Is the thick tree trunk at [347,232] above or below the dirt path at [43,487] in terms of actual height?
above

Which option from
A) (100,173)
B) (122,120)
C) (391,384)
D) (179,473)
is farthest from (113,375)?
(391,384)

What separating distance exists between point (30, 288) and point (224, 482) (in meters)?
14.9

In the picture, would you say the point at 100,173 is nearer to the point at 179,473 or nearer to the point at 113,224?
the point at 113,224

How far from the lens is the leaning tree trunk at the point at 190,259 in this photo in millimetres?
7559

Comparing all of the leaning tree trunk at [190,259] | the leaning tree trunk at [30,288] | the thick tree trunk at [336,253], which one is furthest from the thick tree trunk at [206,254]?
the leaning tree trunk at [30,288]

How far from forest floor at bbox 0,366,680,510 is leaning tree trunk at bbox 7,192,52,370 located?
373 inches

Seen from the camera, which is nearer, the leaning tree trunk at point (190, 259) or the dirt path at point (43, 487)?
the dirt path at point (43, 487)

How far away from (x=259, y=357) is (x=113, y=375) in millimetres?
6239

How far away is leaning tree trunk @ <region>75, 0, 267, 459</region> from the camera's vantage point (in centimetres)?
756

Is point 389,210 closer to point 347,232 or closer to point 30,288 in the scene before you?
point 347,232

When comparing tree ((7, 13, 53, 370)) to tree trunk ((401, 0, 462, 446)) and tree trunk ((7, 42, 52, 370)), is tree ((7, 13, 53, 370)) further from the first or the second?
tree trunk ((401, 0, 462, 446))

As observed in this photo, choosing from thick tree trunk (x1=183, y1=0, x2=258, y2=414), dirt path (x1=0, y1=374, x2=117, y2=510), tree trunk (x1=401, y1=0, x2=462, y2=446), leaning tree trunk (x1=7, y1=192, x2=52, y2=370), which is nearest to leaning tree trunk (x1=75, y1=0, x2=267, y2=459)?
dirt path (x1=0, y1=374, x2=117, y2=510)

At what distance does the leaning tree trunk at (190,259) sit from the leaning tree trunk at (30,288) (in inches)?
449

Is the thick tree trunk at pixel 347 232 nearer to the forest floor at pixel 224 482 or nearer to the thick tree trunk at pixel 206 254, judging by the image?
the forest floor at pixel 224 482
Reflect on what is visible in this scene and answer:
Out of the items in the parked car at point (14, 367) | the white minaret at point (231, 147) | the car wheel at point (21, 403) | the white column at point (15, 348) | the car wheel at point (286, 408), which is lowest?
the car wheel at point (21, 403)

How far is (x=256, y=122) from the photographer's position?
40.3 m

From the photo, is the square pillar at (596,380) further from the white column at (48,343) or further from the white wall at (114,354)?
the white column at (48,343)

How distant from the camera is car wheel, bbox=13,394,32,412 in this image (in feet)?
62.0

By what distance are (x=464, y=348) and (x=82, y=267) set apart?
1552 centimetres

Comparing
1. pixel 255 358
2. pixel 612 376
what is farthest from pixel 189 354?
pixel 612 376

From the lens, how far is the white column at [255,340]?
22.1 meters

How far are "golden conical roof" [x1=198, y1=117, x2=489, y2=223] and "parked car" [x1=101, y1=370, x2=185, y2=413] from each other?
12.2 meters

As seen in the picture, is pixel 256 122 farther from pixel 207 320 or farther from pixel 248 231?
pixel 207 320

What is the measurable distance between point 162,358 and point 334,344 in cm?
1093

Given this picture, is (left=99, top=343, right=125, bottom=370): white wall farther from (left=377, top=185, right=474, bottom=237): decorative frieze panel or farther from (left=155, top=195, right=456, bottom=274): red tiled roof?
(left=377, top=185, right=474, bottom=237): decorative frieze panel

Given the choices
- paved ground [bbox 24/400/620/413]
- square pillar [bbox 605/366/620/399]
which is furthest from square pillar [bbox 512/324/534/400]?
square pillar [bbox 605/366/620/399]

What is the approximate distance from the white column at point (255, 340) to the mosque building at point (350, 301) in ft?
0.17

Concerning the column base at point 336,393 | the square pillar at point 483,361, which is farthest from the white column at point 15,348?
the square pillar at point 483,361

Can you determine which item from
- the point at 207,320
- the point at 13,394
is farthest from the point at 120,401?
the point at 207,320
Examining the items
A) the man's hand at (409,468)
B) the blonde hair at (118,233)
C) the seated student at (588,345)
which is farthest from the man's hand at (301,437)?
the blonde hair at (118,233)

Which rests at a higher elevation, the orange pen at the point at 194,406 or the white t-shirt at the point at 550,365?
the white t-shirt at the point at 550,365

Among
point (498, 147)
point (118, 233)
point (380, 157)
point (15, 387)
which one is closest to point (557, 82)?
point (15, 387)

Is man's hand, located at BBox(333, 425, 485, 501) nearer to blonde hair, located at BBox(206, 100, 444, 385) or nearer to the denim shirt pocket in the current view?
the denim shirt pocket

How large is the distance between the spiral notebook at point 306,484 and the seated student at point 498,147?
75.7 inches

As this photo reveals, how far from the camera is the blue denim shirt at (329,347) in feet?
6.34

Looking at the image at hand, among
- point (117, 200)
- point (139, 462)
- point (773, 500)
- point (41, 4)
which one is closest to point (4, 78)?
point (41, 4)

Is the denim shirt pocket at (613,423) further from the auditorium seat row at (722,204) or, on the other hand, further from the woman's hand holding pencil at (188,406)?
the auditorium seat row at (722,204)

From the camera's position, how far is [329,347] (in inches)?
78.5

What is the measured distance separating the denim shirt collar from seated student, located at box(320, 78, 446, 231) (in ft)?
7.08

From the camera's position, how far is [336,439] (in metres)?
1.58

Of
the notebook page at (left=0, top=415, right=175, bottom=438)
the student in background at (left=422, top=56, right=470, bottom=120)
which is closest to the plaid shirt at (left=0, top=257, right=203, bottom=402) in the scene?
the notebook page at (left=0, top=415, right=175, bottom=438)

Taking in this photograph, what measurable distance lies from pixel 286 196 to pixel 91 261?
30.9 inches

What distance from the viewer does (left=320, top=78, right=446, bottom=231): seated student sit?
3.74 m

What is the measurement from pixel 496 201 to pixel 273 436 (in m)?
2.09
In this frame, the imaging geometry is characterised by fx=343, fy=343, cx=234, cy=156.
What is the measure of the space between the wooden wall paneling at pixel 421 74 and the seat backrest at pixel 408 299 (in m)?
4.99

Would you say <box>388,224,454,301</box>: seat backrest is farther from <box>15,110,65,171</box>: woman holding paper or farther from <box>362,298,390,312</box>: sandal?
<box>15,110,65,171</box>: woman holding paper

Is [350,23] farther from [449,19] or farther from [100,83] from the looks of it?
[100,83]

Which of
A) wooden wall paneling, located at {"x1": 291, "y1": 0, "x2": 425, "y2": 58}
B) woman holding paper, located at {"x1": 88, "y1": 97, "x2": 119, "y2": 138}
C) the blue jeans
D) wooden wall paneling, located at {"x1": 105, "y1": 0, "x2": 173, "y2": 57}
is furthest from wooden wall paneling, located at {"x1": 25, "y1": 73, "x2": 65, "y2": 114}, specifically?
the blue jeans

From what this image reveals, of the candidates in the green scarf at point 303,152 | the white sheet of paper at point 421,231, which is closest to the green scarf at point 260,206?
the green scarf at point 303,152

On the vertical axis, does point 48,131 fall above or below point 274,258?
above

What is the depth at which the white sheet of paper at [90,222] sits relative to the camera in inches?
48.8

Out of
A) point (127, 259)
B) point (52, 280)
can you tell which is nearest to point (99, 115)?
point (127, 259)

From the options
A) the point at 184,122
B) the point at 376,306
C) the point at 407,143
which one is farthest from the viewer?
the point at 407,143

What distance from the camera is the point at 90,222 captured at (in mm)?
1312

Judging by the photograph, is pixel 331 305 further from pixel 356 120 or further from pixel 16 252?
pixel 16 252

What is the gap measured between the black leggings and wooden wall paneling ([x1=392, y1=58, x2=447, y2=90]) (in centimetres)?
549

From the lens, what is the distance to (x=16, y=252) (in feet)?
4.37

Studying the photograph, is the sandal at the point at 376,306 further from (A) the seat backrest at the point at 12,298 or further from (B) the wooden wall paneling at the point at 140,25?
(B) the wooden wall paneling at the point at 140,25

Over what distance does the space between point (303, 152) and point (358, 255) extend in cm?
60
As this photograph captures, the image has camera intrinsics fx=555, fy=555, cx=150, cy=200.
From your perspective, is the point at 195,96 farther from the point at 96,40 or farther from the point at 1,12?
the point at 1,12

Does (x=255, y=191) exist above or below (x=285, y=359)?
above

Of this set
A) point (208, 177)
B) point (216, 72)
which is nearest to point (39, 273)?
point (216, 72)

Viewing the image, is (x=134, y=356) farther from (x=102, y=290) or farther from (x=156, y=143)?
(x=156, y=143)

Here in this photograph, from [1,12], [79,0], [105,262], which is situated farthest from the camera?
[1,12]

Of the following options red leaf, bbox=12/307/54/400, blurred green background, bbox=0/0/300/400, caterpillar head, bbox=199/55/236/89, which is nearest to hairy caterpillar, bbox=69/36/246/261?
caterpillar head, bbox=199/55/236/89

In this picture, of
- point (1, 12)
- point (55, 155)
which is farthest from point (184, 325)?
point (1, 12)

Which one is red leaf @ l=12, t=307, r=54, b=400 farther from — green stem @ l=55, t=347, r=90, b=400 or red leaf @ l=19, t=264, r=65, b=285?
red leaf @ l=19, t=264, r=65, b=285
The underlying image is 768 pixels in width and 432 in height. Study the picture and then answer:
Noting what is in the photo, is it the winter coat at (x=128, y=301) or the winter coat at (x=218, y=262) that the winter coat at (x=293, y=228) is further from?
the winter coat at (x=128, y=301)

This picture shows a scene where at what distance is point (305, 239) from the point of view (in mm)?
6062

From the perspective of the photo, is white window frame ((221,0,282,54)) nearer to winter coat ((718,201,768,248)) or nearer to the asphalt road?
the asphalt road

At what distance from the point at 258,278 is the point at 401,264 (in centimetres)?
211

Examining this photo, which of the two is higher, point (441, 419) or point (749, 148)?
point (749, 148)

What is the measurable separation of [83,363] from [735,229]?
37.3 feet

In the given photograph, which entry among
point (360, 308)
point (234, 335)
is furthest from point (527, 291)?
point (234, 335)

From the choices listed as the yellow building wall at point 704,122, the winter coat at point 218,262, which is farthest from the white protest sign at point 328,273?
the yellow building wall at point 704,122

^^^^^^^^

▶ What you should do:
Please copy out the items from the line with "Reflect on what" up to and including the line with "22.1 meters", keeping every character as it stands.

▶ Output for this exercise:
Reflect on what is visible in this scene and answer:
Out of the items in the parked car at point (14, 367) | the white minaret at point (231, 147) | the car wheel at point (21, 403) | the white column at point (15, 348) | the car wheel at point (286, 408), which is lowest?
the car wheel at point (21, 403)

How far is (x=256, y=122) from the photographer's position?
40.3 m

From the photo, is the square pillar at (596,380) further from the white column at (48,343) or further from the white wall at (114,354)?
the white column at (48,343)

How distant from the camera is car wheel, bbox=13,394,32,412 in this image (in feet)?
62.0

By what distance are (x=464, y=348) and (x=82, y=267) set apart?
1552 centimetres

Comparing
1. pixel 255 358
2. pixel 612 376
what is farthest from pixel 189 354?
pixel 612 376

From the lens, how far is the white column at [255,340]?
22.1 meters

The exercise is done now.